Marta Rovira, secretary-general of the Catalan ERC, said her nation wanted to become a new EU member and gain in prosperity by collecting its own taxes.

Regarding the independence prospects of Catalonia, Rovira basically said that the Spanish constitutional court was blocking any attempt to hold a referendum. She hinted that a unilateral secession could be an option.

"Without violence everything is possible. We don't believe borders are intangible," she said.

Scotland leads the way?

Scotland, the European region arguably the closest to independence, was represented at the event by MEP Ian Hudghton. He wowed the audience with a long video from the recent Scottish National Party (SNP) annual conference held in Inverness featuring a speech of his leader Alex Salmond.
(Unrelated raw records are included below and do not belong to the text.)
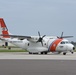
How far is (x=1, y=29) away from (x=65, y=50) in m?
13.6

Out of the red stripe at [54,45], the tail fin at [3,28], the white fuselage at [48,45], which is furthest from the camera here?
the tail fin at [3,28]

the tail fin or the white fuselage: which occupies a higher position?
the tail fin

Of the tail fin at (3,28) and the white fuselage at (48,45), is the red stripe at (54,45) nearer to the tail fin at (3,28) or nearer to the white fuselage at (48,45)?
the white fuselage at (48,45)

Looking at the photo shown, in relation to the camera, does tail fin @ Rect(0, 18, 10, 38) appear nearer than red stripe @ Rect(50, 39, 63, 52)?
No

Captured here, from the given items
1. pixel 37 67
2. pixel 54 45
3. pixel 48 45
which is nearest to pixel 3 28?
pixel 48 45

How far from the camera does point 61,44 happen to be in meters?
46.8

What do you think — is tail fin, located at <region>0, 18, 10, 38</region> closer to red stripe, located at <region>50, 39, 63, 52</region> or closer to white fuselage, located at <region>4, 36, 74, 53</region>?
white fuselage, located at <region>4, 36, 74, 53</region>

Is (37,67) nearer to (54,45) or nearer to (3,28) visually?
(54,45)

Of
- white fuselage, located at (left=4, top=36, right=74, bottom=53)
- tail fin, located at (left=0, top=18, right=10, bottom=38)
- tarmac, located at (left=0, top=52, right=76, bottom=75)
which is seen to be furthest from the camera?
tail fin, located at (left=0, top=18, right=10, bottom=38)

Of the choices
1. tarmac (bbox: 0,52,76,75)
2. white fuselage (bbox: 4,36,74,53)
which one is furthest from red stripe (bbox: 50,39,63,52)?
tarmac (bbox: 0,52,76,75)

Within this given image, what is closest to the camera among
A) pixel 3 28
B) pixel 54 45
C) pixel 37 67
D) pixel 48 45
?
pixel 37 67

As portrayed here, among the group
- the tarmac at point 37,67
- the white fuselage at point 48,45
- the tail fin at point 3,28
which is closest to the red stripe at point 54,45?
the white fuselage at point 48,45

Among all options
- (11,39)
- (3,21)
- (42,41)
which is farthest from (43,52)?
(3,21)

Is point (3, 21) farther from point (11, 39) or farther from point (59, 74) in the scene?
point (59, 74)
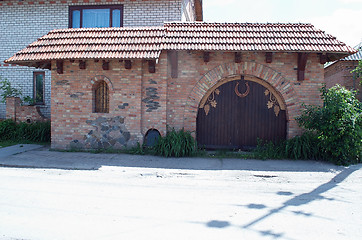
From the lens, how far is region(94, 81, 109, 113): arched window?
904 cm

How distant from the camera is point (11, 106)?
1151 cm

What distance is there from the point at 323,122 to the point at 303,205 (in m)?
3.65

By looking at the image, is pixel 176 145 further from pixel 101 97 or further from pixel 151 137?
pixel 101 97

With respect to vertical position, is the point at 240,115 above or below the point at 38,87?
below

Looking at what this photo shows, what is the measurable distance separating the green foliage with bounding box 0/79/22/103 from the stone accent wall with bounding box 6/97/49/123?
0.68 metres

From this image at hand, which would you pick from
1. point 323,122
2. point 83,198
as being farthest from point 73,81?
point 323,122

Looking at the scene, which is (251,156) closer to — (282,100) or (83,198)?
Answer: (282,100)

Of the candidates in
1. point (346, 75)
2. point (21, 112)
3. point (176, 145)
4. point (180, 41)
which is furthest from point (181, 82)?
point (346, 75)

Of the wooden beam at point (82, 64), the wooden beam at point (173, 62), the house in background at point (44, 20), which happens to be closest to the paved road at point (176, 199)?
the wooden beam at point (173, 62)

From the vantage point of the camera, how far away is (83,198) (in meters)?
4.68

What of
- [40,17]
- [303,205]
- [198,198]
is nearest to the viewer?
[303,205]

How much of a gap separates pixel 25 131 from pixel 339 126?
420 inches

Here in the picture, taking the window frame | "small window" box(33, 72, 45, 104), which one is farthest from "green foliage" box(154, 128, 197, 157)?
"small window" box(33, 72, 45, 104)

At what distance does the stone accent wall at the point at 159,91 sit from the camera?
848cm
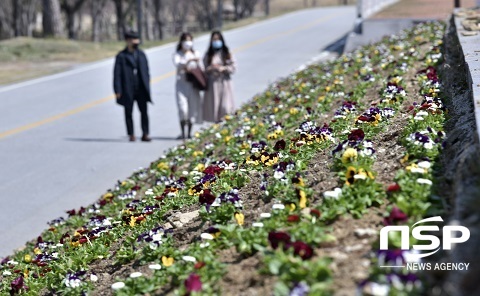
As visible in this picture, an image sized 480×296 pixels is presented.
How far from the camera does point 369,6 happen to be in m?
27.6

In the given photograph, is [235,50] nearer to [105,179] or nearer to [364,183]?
[105,179]

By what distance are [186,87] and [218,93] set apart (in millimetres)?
550

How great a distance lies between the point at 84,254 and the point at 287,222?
6.35ft

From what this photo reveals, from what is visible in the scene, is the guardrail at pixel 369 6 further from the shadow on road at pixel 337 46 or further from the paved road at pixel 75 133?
the paved road at pixel 75 133

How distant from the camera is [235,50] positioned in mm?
29953

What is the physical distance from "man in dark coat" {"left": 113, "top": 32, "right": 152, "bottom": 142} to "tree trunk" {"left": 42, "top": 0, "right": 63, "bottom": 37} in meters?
21.0

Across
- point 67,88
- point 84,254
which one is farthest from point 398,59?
point 67,88

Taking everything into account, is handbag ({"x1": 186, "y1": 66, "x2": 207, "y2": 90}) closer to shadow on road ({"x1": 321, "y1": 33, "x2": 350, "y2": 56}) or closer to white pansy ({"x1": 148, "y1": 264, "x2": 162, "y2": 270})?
white pansy ({"x1": 148, "y1": 264, "x2": 162, "y2": 270})

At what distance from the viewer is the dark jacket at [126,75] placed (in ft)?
45.2

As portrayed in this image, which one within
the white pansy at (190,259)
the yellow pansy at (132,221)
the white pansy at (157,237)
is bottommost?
the yellow pansy at (132,221)

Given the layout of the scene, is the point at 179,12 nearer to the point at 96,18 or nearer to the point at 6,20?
the point at 6,20

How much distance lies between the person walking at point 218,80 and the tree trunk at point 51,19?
20919mm

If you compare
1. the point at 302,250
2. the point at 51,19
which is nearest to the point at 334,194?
the point at 302,250

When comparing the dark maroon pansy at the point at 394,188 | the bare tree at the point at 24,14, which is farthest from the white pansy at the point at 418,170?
the bare tree at the point at 24,14
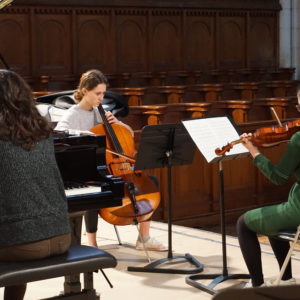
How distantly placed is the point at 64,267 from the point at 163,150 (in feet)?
6.05

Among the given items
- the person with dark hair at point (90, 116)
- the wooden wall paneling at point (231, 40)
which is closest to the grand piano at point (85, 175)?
the person with dark hair at point (90, 116)

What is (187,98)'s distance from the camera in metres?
12.0

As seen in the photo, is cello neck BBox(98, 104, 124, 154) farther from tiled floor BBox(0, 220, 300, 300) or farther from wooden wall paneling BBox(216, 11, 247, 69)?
wooden wall paneling BBox(216, 11, 247, 69)

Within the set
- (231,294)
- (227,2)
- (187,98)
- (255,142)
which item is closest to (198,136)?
(255,142)

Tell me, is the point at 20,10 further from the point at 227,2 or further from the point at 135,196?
the point at 135,196

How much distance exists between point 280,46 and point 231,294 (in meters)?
14.7

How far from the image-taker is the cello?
16.4 feet

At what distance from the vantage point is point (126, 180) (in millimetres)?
5047

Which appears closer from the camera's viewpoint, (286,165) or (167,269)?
(286,165)

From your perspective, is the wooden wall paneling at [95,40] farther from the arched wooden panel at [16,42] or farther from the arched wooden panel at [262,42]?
the arched wooden panel at [262,42]

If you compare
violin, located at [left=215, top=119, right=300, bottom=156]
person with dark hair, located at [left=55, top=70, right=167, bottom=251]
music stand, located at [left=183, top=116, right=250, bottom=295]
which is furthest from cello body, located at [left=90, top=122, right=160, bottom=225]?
violin, located at [left=215, top=119, right=300, bottom=156]

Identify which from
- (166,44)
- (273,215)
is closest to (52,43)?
(166,44)

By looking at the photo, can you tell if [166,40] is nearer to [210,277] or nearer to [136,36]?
[136,36]

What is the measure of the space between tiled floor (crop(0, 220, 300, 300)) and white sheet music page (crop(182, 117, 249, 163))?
0.87 m
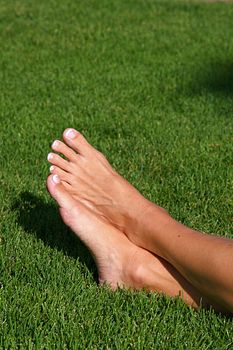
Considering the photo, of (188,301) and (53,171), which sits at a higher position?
(53,171)

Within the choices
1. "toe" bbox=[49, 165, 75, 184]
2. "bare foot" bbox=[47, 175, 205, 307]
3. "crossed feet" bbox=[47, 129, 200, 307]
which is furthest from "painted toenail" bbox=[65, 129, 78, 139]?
"bare foot" bbox=[47, 175, 205, 307]

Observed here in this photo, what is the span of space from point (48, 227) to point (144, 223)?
40 centimetres

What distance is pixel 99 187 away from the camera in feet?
7.64

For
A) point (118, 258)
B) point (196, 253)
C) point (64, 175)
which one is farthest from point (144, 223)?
point (64, 175)

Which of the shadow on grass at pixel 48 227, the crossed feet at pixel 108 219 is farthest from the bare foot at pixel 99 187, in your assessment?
the shadow on grass at pixel 48 227

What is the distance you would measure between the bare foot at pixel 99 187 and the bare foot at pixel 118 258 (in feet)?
0.14

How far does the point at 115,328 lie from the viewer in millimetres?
1813

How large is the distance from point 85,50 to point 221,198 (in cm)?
228

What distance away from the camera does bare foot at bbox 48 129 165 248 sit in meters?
2.20

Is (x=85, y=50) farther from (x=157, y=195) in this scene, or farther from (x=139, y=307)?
(x=139, y=307)

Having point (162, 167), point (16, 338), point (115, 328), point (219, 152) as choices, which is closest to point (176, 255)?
point (115, 328)

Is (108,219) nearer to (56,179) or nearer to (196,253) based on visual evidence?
(56,179)

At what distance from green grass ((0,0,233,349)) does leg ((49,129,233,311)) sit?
0.30 feet

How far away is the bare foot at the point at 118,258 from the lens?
2053 mm
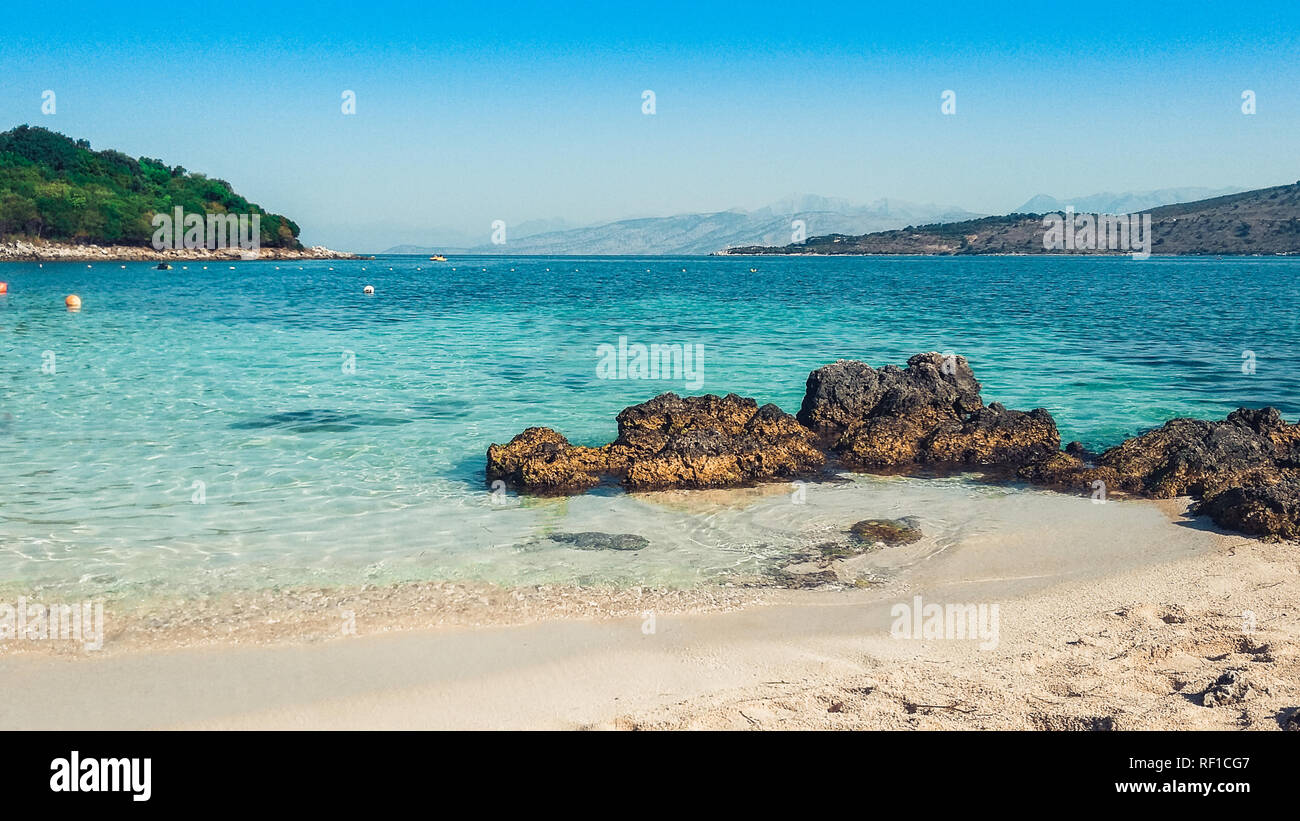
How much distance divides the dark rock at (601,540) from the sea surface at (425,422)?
16 cm

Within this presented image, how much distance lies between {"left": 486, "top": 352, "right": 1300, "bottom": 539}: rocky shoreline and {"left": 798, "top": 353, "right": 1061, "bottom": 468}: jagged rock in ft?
0.07

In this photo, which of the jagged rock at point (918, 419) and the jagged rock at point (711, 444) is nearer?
the jagged rock at point (711, 444)

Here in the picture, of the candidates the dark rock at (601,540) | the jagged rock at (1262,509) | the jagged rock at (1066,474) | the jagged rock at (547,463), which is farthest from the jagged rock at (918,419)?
the dark rock at (601,540)

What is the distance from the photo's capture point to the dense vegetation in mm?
126375

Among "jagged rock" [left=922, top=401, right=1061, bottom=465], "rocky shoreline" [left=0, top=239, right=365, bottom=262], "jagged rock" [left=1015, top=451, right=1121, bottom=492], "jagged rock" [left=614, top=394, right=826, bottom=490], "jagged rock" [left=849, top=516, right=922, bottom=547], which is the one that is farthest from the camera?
"rocky shoreline" [left=0, top=239, right=365, bottom=262]

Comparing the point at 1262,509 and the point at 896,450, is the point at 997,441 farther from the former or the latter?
the point at 1262,509

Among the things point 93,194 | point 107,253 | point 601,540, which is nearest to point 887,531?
point 601,540

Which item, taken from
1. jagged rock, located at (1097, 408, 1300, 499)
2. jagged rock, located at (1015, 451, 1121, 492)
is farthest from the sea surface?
jagged rock, located at (1097, 408, 1300, 499)

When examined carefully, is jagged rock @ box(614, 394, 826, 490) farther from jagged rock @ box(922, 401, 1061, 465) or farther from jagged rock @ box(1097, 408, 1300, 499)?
jagged rock @ box(1097, 408, 1300, 499)

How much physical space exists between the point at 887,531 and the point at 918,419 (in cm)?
444

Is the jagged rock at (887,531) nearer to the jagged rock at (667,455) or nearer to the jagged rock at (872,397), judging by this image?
the jagged rock at (667,455)

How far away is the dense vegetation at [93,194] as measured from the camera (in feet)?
415
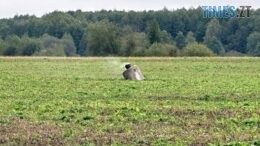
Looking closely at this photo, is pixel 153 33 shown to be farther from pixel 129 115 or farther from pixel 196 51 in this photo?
pixel 129 115

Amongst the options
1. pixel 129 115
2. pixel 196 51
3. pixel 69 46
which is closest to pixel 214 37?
pixel 69 46

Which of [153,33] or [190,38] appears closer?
[153,33]

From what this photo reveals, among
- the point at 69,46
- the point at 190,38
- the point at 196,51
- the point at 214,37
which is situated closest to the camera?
the point at 196,51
The SNP is the largest party in the Scottish Parliament with 68 of 129 seats.

"One thing we know with certainty is that there will be a referendum on the future of Scotland, and that the people of Scotland will be given the opportunity of choosing independence," Hudghton said, adding that it would be held in the latter part of the five-year tenure of the Scottish Parliament.

Lieven Tack, visiting professor at the College of Europe in Warsaw, said that what Europe needed was "a Control+Alt+Delete institutional reboot". He explained that this would go in the direction of institutional dissolution of the nation state and to the profit of regionalisation.

Dr Alan Sandry, lecturer in Social and Political Theory at the University of Wales, argued that the EU would be stronger if its economic priorities would be based on regional projects. He pleaded that if the European Free Alliance group of the European parliament would not take up the issues further, extremists would act.

Alfonso González of the Universitat Rovira I Virgili, Tarragona, said that "internal enlargement" of the EU would take place when some nations would acquire independence. No norms exist for such enlargement, he said, but was categorical that the EU would need to accept the membership of those new members.

The European Free Alliance (EFA) Group in the European Parliament has seven representatives, from Scotland, Wales, Flanders, Catalonia, Corsica and Latvia. EFA MEPs advance the cause of Europe's stateless nations, regions and disadvantaged minorities.

EFA members of the European Parliament are part of the Greens/European Free Alliance group in the Parliament, forming a common parliamentary group since the European elections of 1999.

According to its website, EFA also has member parties in the Basque Country, Galicia, Sardinia, Aosta Valley and elsewhere that have been represented in the European Parliament. Across Europe, EFA member parties are in government in several different countries, regions or stateless nations.

A booklet published by EFA contains the coordinates of the separatist Bayern Partei in Germany; Chunta Aragonista in Spain; Partitu di a Nazione Corsa; Ligue Savoisienne; Partit Occitan and Unser Land (Le Parti Alsacien) in France; Lista za Rjeku in Croatia; Liga Veneta in Italy; OMO Olinden Pirin in Bulgaria; Ruch Autonomii ?l?ska in Poland; Strana Regionov Slovenska in Slovakia, among others.